It all went wrong for Barcelona. Lionel Messi failed to make any mark against Atletico Madrid for the sixth successive match and this time, Neymar couldn't save the Blaugrana either. Individually ineffective and collectively contained as the Catalans crashed out of the Champions League, the jury is still out on whether the club's two biggest stars can thrive together at this level in the same side.
Neymar made all the right noises when he moved to Barcelona from Santos last May. "I'm here to help Messi," he said at his unveiling at Camp Nou. But the very need for his signing in the first place seemed to go against everything Pep Guardiola had sought in his time in charge: namely, to make Messi the main man.
To help the Argentine feel relaxed and allow him to perform at his brilliant best, Guardiola dispensed with Zlatan Ibrahimovic and, later, removed David Villa from the starting XI. It was all about Messi and understandably so. If the best player in the world is at your club, it makes sense to give him all that he needs to succeed.
He didn't need Neymar. Sandro Rosell, however, was eager to make his mark as president with a marquee summer signing. In the end, ironically, the Brazilian's arrival brought about Rosell's resignation and his downfall. And although many Barca fans may ultimately be pleased about that, they will be much more concerned over Messi's malaise at the Vicente Calderon.

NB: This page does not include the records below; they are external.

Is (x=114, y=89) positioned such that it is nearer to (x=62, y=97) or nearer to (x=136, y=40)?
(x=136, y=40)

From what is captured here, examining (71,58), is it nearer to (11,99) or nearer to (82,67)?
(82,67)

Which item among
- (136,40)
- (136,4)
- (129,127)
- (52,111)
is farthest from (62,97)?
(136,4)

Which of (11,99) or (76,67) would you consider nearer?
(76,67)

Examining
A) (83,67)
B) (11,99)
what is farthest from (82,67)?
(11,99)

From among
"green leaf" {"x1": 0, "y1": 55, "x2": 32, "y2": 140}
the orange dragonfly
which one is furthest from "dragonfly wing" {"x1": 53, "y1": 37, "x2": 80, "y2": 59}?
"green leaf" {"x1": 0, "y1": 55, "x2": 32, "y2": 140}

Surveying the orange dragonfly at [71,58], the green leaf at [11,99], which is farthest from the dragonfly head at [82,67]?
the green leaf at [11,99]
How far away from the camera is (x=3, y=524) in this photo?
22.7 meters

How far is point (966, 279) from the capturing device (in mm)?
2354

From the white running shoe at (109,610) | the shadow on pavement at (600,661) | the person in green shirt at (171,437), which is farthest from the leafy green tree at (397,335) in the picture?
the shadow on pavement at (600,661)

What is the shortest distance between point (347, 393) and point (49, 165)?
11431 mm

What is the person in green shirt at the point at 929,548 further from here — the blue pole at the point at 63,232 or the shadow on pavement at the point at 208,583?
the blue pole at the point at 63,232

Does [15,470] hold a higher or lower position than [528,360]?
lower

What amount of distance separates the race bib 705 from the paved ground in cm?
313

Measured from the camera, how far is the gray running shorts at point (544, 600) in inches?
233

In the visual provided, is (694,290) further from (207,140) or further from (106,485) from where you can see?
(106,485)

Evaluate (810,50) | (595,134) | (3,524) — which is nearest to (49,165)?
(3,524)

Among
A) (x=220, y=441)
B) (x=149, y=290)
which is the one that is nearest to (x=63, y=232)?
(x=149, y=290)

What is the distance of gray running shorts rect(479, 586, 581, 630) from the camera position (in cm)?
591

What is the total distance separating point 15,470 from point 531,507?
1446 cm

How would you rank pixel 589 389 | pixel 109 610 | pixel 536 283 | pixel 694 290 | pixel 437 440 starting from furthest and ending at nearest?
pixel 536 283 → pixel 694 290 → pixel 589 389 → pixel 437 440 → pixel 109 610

"We were looking for him to go one-on-one down the right but he didn't participate much," Martino said afterwards. "He had two good chances at the beginning of the second half, [but] we felt it wasn't prudent - due to the way Atletico mark - for him to participate too much."
Hardly a ringing vote of confidence.
In such situations, Guardiola always told journalists that Messi was the world's best and that he never performed badly. Pep knew Messi needed his confidence boosted and duly obliged - even when the Argentine had played poorly.

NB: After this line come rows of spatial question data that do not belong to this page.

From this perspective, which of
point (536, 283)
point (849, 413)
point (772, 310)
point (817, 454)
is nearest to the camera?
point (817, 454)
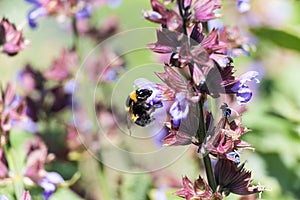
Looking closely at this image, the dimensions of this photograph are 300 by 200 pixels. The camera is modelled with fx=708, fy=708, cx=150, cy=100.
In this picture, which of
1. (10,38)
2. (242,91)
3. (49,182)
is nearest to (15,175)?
(49,182)

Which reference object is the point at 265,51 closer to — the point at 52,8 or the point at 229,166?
the point at 52,8

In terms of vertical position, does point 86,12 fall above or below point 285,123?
above

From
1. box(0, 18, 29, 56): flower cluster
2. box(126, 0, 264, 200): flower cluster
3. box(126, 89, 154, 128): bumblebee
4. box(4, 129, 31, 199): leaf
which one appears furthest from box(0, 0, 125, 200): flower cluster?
box(126, 0, 264, 200): flower cluster

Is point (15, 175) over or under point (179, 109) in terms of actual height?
under

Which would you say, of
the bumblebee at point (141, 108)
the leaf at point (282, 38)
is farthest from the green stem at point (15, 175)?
the leaf at point (282, 38)

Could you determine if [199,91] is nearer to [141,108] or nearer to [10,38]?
[141,108]

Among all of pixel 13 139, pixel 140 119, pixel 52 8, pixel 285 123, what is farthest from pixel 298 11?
pixel 140 119

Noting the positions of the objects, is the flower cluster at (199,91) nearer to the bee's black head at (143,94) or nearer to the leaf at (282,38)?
the bee's black head at (143,94)
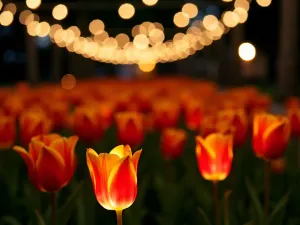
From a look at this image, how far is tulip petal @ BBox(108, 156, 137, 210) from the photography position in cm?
187

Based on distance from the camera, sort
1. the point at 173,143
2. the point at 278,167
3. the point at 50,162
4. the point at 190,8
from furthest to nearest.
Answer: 1. the point at 190,8
2. the point at 278,167
3. the point at 173,143
4. the point at 50,162

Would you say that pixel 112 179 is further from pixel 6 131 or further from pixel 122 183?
pixel 6 131

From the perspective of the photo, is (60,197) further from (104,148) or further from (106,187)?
(106,187)

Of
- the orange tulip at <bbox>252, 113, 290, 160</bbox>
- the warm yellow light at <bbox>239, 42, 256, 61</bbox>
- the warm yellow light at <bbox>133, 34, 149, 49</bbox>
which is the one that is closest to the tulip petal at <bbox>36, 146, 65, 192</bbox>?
the orange tulip at <bbox>252, 113, 290, 160</bbox>

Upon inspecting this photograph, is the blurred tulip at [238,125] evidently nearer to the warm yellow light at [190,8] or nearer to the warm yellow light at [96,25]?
the warm yellow light at [190,8]

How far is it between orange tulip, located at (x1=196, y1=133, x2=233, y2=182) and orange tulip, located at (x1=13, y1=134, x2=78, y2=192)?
58 cm

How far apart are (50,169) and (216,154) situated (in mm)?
725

Martino finds himself in a delicate spot. Under pressure from sponsors and from the Barca board to pick Neymar for the big matches (at the continual expense of Pedro in particular and also Alexis Sanchez), Tata needs to coax the finest form from Messi too. And the pair are still not thriving together when it matters most.

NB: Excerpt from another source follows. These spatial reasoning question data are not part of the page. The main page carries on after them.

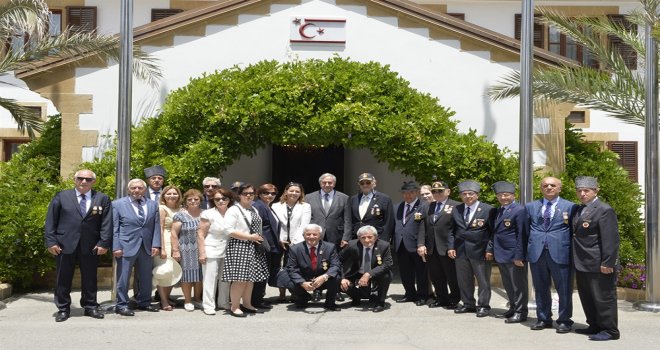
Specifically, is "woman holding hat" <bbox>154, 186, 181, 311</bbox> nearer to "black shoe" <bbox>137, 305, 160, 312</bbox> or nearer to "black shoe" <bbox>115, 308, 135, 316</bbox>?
"black shoe" <bbox>137, 305, 160, 312</bbox>

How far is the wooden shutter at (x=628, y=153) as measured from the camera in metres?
18.3

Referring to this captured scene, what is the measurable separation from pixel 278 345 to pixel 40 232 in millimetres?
4685

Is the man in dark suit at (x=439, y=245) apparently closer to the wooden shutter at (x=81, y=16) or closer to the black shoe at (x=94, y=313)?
the black shoe at (x=94, y=313)

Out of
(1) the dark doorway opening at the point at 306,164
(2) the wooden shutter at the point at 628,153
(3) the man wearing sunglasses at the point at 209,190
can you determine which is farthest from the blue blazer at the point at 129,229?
(2) the wooden shutter at the point at 628,153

Neymar, as Brazil boss Luiz Felipe Scolari stated recently, is somewhat stifled by Barca's tactics and cannot play his natural game - particularly when Messi is in the side. It is no coincidence that the Brazilian's best run in the team came in the build-up to Christmas, when the Argentine was sidelined through injury.
|THE SHOCKING STATS FROM WEDNESDAY
| MESSI AGAINST ATLETI
ATTEMPTS ON TARGET
|NEYMAR AGAINST ATLETI|
ATTEMPTS ON TARGET
"Neymar hasn't shone at Barca because they play different to what he is used to," Scolari said. "He's better when he has space, but Barcelona have him playing on the right."
The Brazilian began in that position in the Clasico at Real Madrid recently and he won a crucial penalty (converted by Messi) in the 4-3 win. His overall performance, however, was woeful. Likewise Messi in the season's first Clasico at Camp Nou. Barca won that one 2-1 thanks in large part to a dynamic display from Neymar (and a wonder goal from Alexis). But out on the right, albeit short of full fitness, Leo looked lost.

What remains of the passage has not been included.